Acompanho as campanhas eleitorais desde que tenho memória. Primeiro, sem qualquer noção do que estava em causa, apenas encantado pelas bandeiras, cartazes, autocolantes e palavras de ordem. Depois, de forma gradualmente consciente, seguindo atentamente os debates, discutindo as propostas dos partidos e o desempenho dos candidatos. O jogo político, o debate de ideias e propostas, e a luta democrática pelo poder, que têm nas campanhas eleitorais um palco privilegiado, costumam ser fascinantes.

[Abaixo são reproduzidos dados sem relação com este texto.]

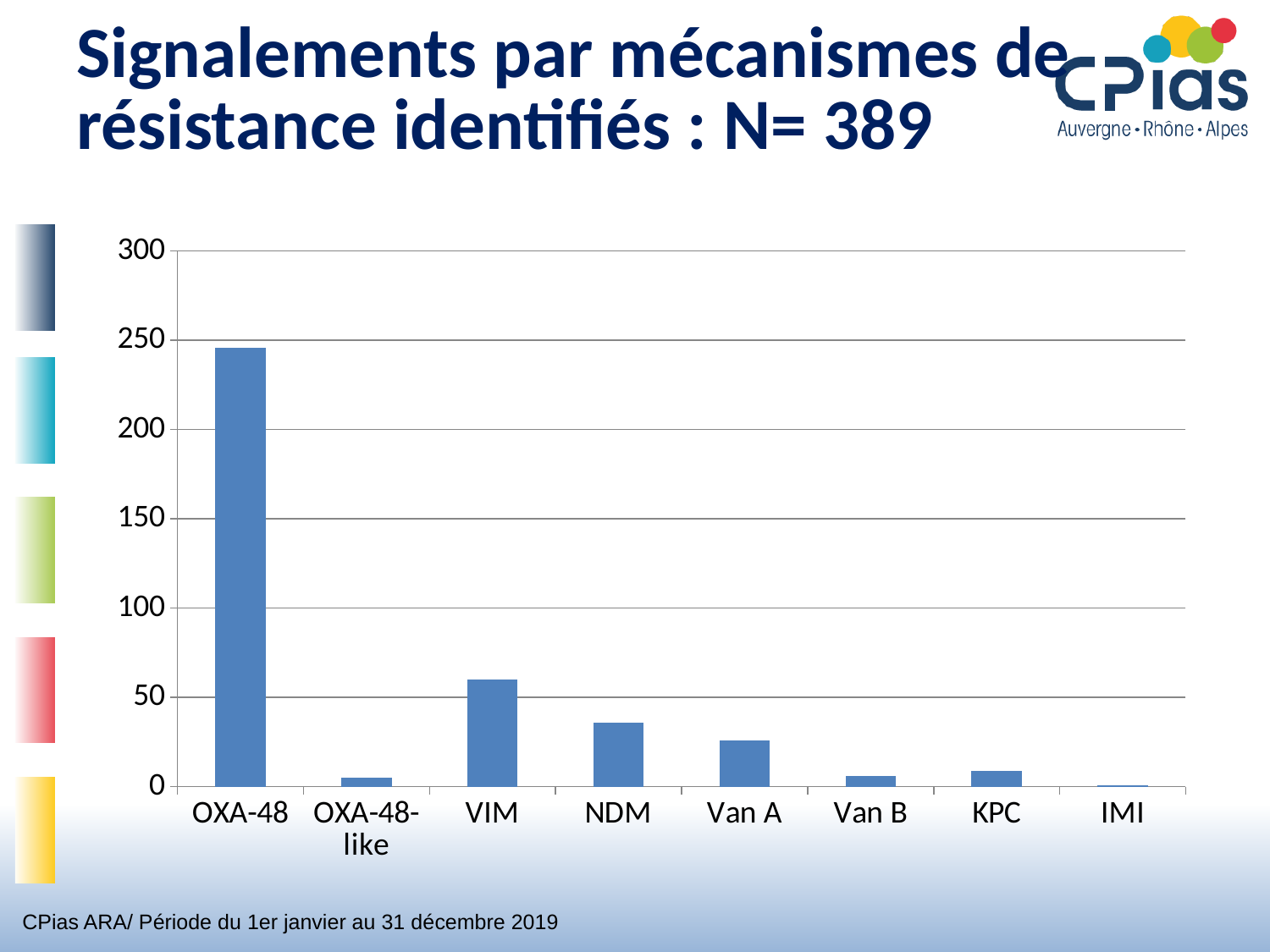
Which has a larger value, NDM or Van A? NDM Is the value for Van A greater or less than 50? less Is the value for OXA-48 greater or less than 200? greater Which resistance mechanism has the highest number of signalements in the chart? OXA-48 Is the value for VIM greater or less than 50? greater How many resistance mechanisms (categories) are shown on the x axis of the chart? 8 What kind of chart is shown on the slide? bar chart Which resistance mechanism has the lowest number of signalements in the chart? IMI What is the total number of signalements (N) stated in the slide title? 389 Which has a larger value, VIM or NDM? VIM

Ou muito me engano, ou a próxima campanha será a exceção que confirma a regra. Não me lembro de um período pré eleitoral mais cinzento, com lideres tão pouco entusiasmantes e, sobretudo, tão espartilhados pelo tacticismo. Era muito novo, mas lembro-me bem das vitórias da AD em 1979 e 1980. Os líderes da coligação tinham conteúdo, coragem, e objetivos claros: tornar Portugal uma democracia civilista sem condicionantes, fossem elas ideológicas ou a tutela militar. Á esquerda, Mário Soares e Álvaro Cunhal eram figuras igualmente respeitadas pela sua craveira intelectual, coerência e coragem. Até Ramalho Eanes e Cavaco Silva, personalidades com pouca propensão mediática, tinham carisma exatamente por isso. A sua rigidez era natural e não faziam questão de a disfarçar.
Claro que qualquer político tem direito, até o dever, a querer melhorar a forma como comunica. Aliás, uma comunicação eficaz é fundamental para passar uma mensagem sólida. Em 1980, a mensagem da AD nas presidenciais foi tão forte e simples quanto isto: “um governo, uma maioria, um presidente”. Mais tarde, o slogan “Soares é fixe”, das inesquecíveis presidenciais de 1985/86, colou-se como uma segunda pele à figura de Mário Soares. Estas figuras beneficiaram de estratégias de comunicação eficazes, mas nenhuma aceitaria despersonalizar-se para agradar ao eleitorado.
O contraste com o presente é gritante. Em 1985, Mário Soares, que partiu para as presidenciais como menos de 10% das intenções de voto, afirmou com clareza e sem hesitações que era republicano, laico e socialista. Hoje, Pedro Nuno Santos tem a desfaçatez de procurar descolar-se da herança de um governo em que foi um dos ministros mais salientes e aparentar uma moderação que não será convicta. Em 1979, a AD foi apresentada numa conferência de imprensa com os três lideres sentados lado a lado, em sintonia. Agora, a “nova” AD foi anunciada em dezembro por um comunicado seco, e apresentada num evento mediático que, por coincidência, calhou no dia do congresso do PS. Talvez a escolha da data tenha já saído da cabeça, imagino que brilhante, de Sérgio Guerra, o brasileiro especialista em marketing político contratado para fazer desta AD um produto vencedor.
Contudo, as coisas não arrancaram bem, a começar pela escolha do nome da coligação, opção no mínimo arriscada, pois torna inevitável a comparação com a AD de 1979. Tal apenas prejudica a atual e, pior, obrigou a acomodar este PPM, que é uma ofensa a Gonçalo Ribeiro Telles. Na apresentação da coligação foi notória a ausência de um propósito motivador e a falta de empatia e sintonia entre os líderes. O embaraço de Luís Montenegro e Nuno Melo com a presença de Gonçalo da Câmara Pereira foi aliás indisfarçável, o que é compreensível.
As eleições de março de 2024 serão das mais importantes da nossa democracia. Num cenário de crescimento dos radicalismos e ameaça de instabilidade governativa, exige-se aos lideres políticos ainda mais autenticidade e menos tacticismo. O marketing político serve para comunicar convicções, não para sobrepor-se a estas. A força das grandes figuras políticas deve estar na sua autenticidade. Á atenção dos candidatos a primeiro-ministro.